The 2014 implementation of many of the Affordable Care Act’s (ACA) key provisions has sparked a great deal of speculation about the future of the healthcare market; there seems to be no end to the models predicting how the law will impact the insurance industry. There is no question that reform will shift the health insurance industry to a more retail based model, and in the process challenge traditional insurers to develop new consumer oriented capabilities. A vital piece of planning for this shift will require understanding changes in consumer decision-making. The traditional approach of health insurers to segmenting the market is unlikely to provide the kind of insight necessary to win in an industry facing such fundamental regulatory, economic, and cultural change.
::::
EXERCISE 1
Copy out the entries from the very first line through the line containing "[121,75,234,346]", with both ends included.
The entries below the passage are unrelated to it.

MATERIAL
::::
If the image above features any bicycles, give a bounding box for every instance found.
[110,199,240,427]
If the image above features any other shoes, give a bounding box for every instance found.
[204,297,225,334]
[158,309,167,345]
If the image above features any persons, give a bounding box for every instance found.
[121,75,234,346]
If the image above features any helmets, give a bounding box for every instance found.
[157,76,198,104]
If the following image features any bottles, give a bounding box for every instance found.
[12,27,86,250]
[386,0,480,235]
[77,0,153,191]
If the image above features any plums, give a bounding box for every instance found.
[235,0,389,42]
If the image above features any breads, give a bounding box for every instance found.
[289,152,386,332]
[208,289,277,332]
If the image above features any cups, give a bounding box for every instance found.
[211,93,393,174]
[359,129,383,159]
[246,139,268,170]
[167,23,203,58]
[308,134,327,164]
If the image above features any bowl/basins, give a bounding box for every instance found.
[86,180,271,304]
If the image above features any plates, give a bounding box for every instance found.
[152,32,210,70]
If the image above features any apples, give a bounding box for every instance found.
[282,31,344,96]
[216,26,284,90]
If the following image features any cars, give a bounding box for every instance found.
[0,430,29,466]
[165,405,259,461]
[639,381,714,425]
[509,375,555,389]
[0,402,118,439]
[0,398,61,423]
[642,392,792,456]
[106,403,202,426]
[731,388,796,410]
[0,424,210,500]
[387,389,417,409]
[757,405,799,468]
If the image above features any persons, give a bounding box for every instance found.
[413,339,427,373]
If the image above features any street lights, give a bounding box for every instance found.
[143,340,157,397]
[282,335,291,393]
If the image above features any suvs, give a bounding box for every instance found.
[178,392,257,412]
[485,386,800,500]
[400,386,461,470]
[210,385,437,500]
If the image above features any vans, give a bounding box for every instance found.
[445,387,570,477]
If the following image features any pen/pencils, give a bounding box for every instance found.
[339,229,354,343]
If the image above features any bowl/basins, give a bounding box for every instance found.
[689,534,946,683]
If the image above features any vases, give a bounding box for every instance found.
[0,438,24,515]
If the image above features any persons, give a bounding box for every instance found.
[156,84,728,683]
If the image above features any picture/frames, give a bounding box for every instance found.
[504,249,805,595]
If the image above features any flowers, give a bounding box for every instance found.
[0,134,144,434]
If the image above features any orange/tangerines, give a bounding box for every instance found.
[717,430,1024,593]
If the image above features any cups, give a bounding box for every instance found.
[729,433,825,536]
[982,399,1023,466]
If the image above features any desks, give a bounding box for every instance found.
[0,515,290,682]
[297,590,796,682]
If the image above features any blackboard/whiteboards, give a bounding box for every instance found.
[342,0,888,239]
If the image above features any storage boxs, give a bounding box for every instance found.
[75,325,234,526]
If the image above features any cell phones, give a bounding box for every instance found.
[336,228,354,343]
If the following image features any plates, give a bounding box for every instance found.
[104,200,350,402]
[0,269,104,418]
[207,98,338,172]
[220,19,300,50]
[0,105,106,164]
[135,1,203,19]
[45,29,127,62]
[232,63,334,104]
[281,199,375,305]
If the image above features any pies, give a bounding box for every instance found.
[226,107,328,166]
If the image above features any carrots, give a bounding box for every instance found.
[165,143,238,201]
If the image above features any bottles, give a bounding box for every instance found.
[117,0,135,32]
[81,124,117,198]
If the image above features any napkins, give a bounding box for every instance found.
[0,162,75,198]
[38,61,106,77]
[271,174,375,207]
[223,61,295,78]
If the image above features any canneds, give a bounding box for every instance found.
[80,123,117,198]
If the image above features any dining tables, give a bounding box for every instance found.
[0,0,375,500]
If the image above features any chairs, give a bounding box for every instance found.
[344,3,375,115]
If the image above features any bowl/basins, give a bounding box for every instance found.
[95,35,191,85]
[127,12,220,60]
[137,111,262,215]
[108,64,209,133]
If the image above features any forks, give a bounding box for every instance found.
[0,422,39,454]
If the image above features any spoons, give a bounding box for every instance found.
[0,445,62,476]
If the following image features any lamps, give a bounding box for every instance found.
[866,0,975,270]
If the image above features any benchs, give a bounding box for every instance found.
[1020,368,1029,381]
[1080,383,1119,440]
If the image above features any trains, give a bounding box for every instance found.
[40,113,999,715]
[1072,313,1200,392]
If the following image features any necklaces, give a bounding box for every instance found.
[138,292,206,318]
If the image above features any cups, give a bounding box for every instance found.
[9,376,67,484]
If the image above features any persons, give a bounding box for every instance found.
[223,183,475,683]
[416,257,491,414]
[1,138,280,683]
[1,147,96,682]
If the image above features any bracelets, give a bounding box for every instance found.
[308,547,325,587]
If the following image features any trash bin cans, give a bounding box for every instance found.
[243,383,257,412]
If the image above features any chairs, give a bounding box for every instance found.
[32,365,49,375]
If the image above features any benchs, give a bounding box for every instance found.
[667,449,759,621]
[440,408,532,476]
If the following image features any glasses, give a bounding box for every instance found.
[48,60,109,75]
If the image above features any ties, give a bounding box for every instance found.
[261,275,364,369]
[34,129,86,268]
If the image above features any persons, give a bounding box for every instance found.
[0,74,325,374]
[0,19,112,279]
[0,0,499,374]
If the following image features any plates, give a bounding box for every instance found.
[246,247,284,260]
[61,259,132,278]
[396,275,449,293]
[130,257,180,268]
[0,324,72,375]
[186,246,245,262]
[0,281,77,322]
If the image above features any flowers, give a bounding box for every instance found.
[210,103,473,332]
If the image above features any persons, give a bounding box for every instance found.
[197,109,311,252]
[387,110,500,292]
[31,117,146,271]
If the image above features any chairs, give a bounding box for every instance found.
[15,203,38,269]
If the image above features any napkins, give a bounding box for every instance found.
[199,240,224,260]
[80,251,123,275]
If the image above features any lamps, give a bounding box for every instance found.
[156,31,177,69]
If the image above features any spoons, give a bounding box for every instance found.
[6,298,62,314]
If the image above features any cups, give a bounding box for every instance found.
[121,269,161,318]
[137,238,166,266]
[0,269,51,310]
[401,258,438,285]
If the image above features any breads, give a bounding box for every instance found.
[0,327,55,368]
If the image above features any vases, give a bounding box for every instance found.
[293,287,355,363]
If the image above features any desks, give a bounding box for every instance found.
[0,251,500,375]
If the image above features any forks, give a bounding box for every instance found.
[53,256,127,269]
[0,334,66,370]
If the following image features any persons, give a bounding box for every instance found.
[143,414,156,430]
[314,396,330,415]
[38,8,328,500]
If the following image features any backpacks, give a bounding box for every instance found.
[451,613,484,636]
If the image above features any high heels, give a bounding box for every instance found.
::::
EXERCISE 2
Pick up the passage on the Affordable Care Act and the health insurance market right after its final sentence and keep it going.

WRITTEN RESPONSE 1
If the image above features any bicycles, give a bounding box for every instance found.
[110,199,240,427]
If the image above features any other shoes, give a bounding box for every instance found.
[204,297,225,334]
[158,309,167,345]
If the image above features any persons, give a bounding box for every instance found.
[121,75,234,346]

WRITTEN RESPONSE 2
Traditional segmentation approaches cut the consumer market by demographics (e.g. age, gender) or funding source (e.g. who pays). This approach was appropriate in years past when there was relatively little competition, differentiation, and when choice was limited. However, the insurance industry’s move to a more complex and competitive model requires a more nuanced understanding of customer needs and differentiators. The newly minted college grad indeed has different needs from their parents moving toward retirement or the young professional starting a family. This is proven out in some recent research we conducted.
To get a better sense of insurance consumers and their preferences, CMB and the South Street Strategy Group analyzed the responses of nearly 1,500 Americans over the age of 18, surveyed as part of CMB’s Consumer Pulse Program. We then segmented the market by plan features and found five distinct segments that illustrate the needs and goals people have for their insurance coverage.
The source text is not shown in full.